Moreover, in the area of T-cell engagers, Shanghai-based EpimAb Biotherapeutics seems to be picking up steam. Since forming its alliance with fellow T-cell engager biotech Candid in December, it has now signed a deal with German biotech Medigene to develop off-the-shelf T-cell engagers to treat immune-related disorders, including solid tumors. The pact calls for Medigene’s T cell receptor (TCR) generation capabilities as well as using EpimAb’s antibody and platform to develop the medicines. The financial terms were not revealed.

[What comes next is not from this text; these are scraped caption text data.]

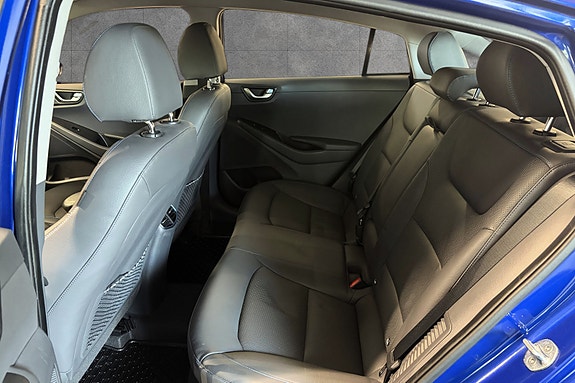 Hyundai IONIQ 22 of 30
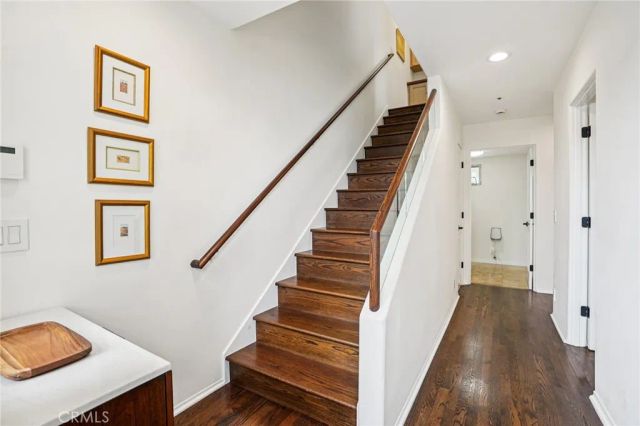 710 Manhattan Beach Boulevard, Manhattan Beach, CA 90266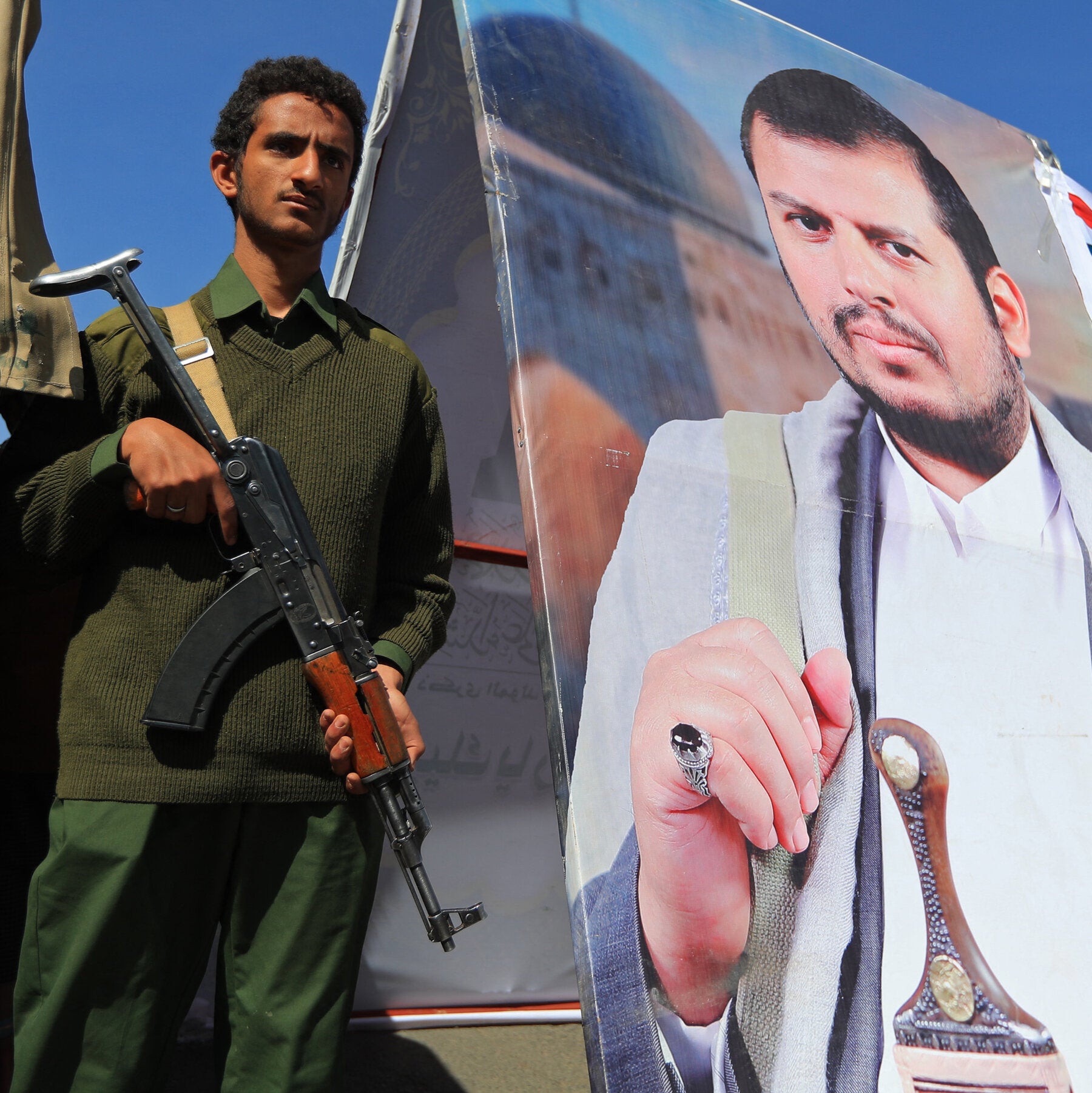 Tiga Tewas, Puluhan Terluka dalam Serangan Bandara Saudi, Houthi Klaim Bertanggung Jawab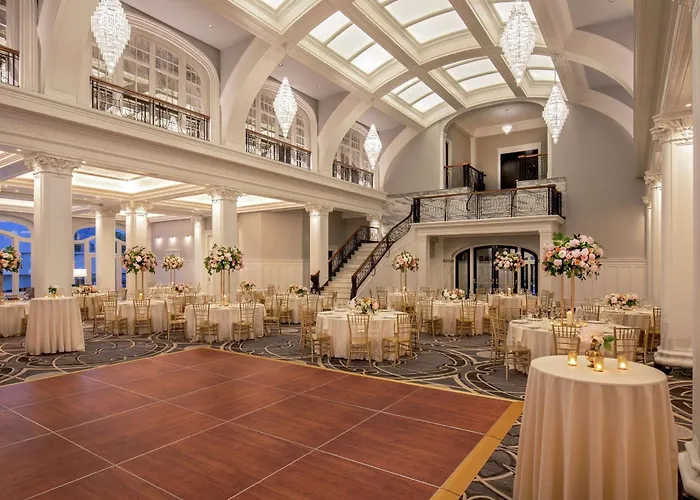 The Virginian Lynchburg, Curio Collection By Hilton Hotel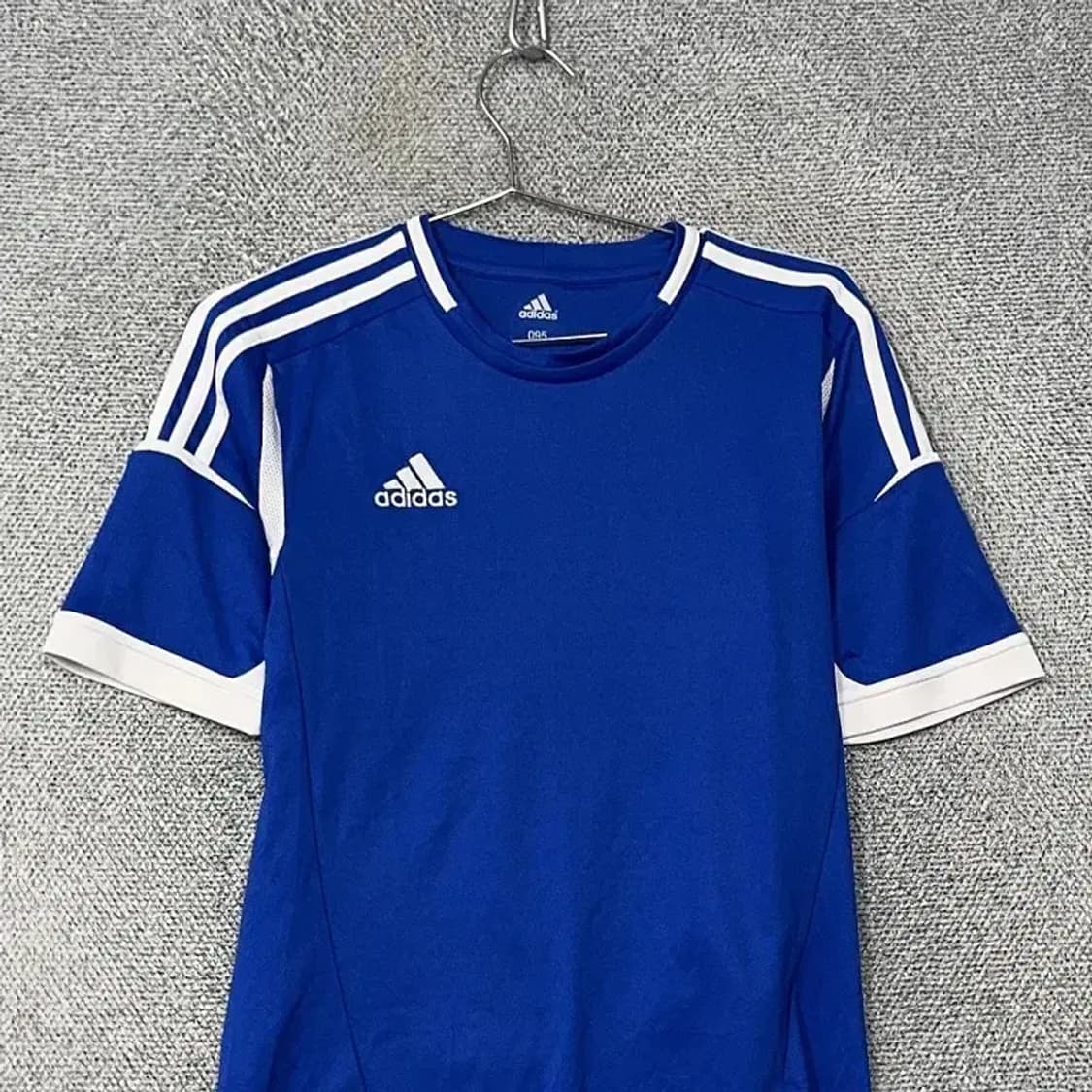 아디다스 블루 로고 삼선 기능성 운동 반팔티 95 상품이미지3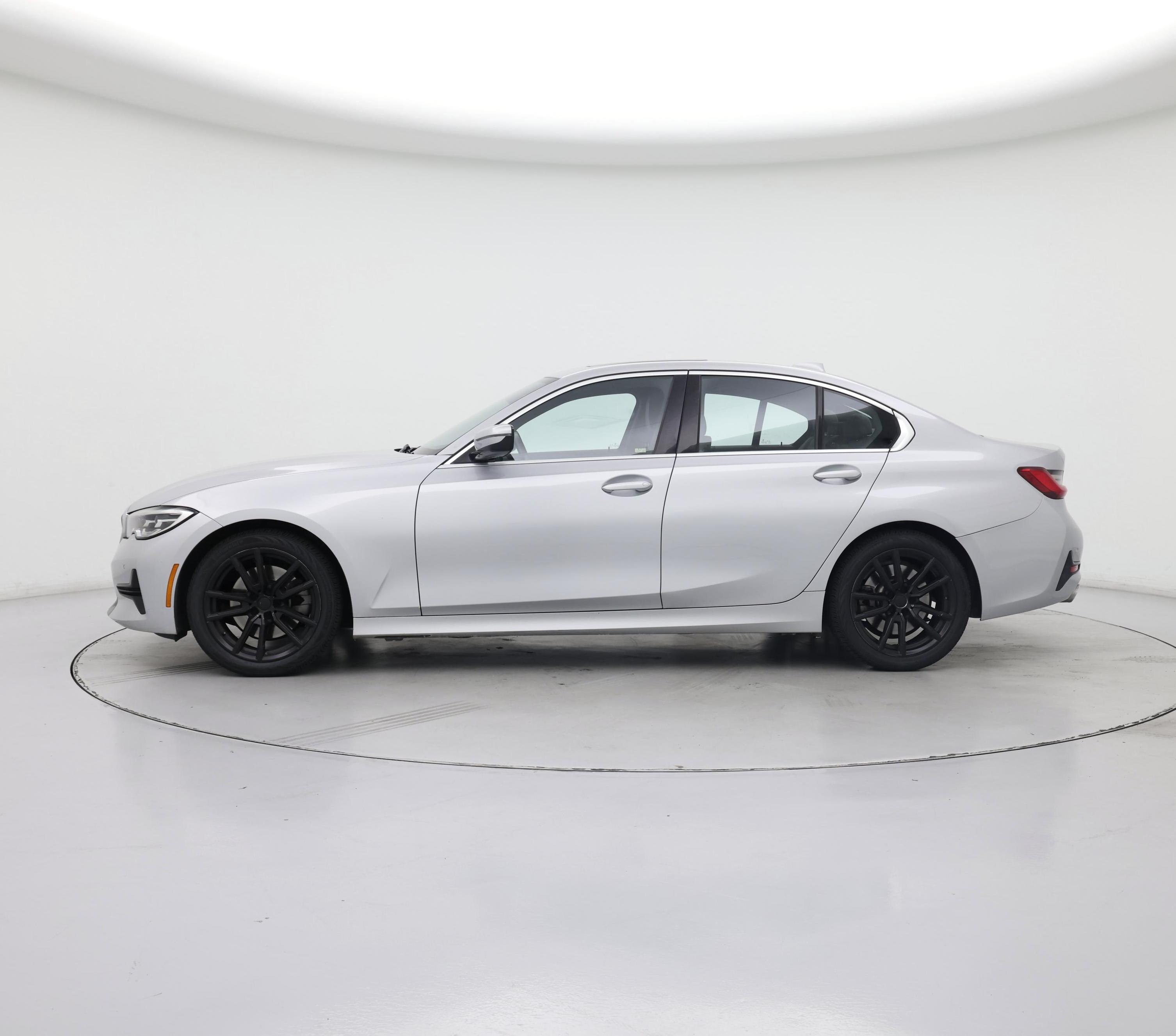 Thumbnail: 2019 BMW 3 Series - 3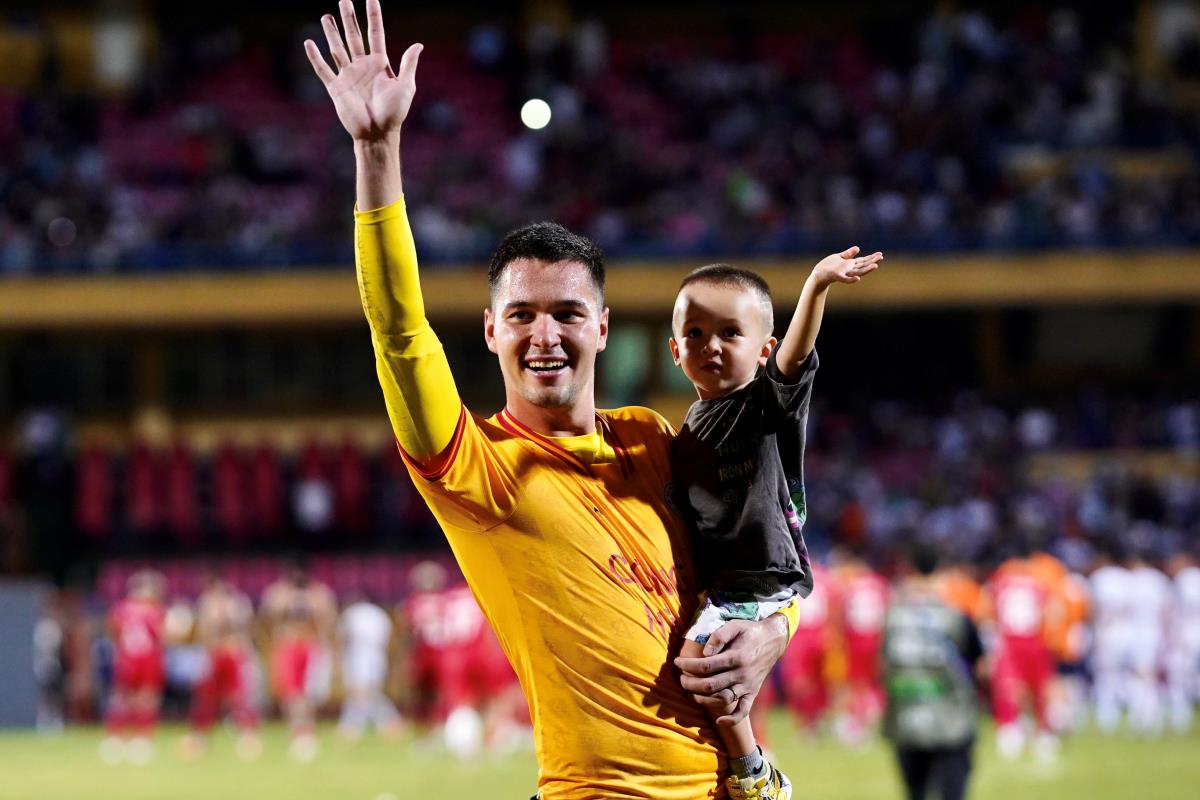 Filip Nguyễn và con trai khi ăn mừng chức vô địch V.League với CLB Công an Hà Nội.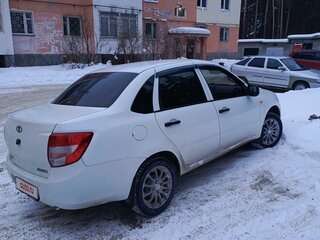 2014 Lada (ВАЗ) Granta I, белый, 500000 рублей, вид 4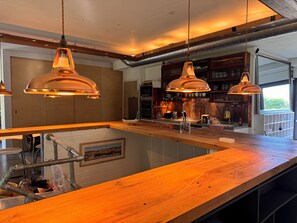 Microondas, horno, placa de cocina, lavavajillas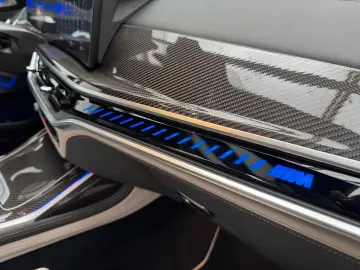 BMW X7 M60i M-Sport Pro Skylounge B&W VOLL!!!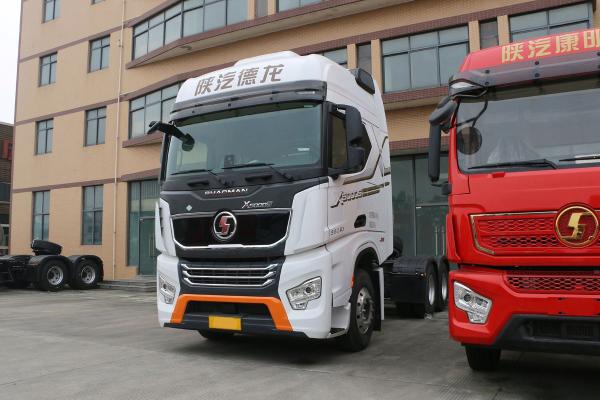 Shacman Tractor Truck X5000S Single-Row Half-Seat 560 Horsepower 12-Speed 6X4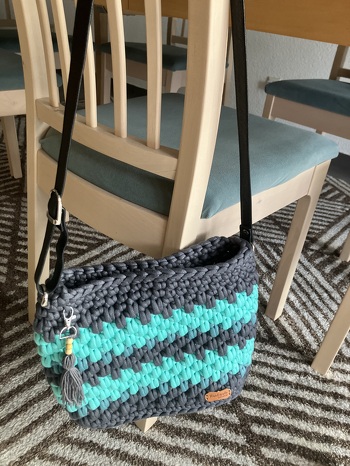 Gehäkelt aus Hobbii Bungee Mini mit festen Maschen und tiefer gestochene feste Maschen.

Big pharmas engage in gene therapies, molecular glues, and radiopharmaceuticals

German giant Boehringer Ingelheim is another major biopharma to partake in licensing deals in February. It banded together with British biotech ExpressionEdits to use its AI-powered platform Genetic Syntax Engine to develop gene therapies. The platform employs introns to enhance gene expression without altering the original genetic sequence. This is being leveraged for two gene therapy targets. The financial terms of the deal were not reported.

Finally, Lilly continued its partnership spree with Australian biotech AdvanCell and U.S.-based Magnet Biomedicine last month. The $40 million pact with American biotech Magnet Biomedicine is to get a hold of molecular glue degraders. With the help of the TrueGlue discovery platform and Lilly’s expertise in developing small molecule therapeutics, the deal aims to address difficult-to-drug targets that are linked to various diseases. Lilly is expected to pay Magnet up to $1.25 billion in milestone payments.

Its contract with AdvanCell is in the realm of radiopharmaceuticals. Targeted alpha therapies, which are a kind of radiopharmaceutical, work by delivering highly energetic alpha particles specifically to cancer cells in order to damage them through carrier molecules like monoclonal antibodies. While much is not known of the financial terms of the agreement, they announced that the drugs will be lead-based and the two companies will work together to accelerate clinical trials.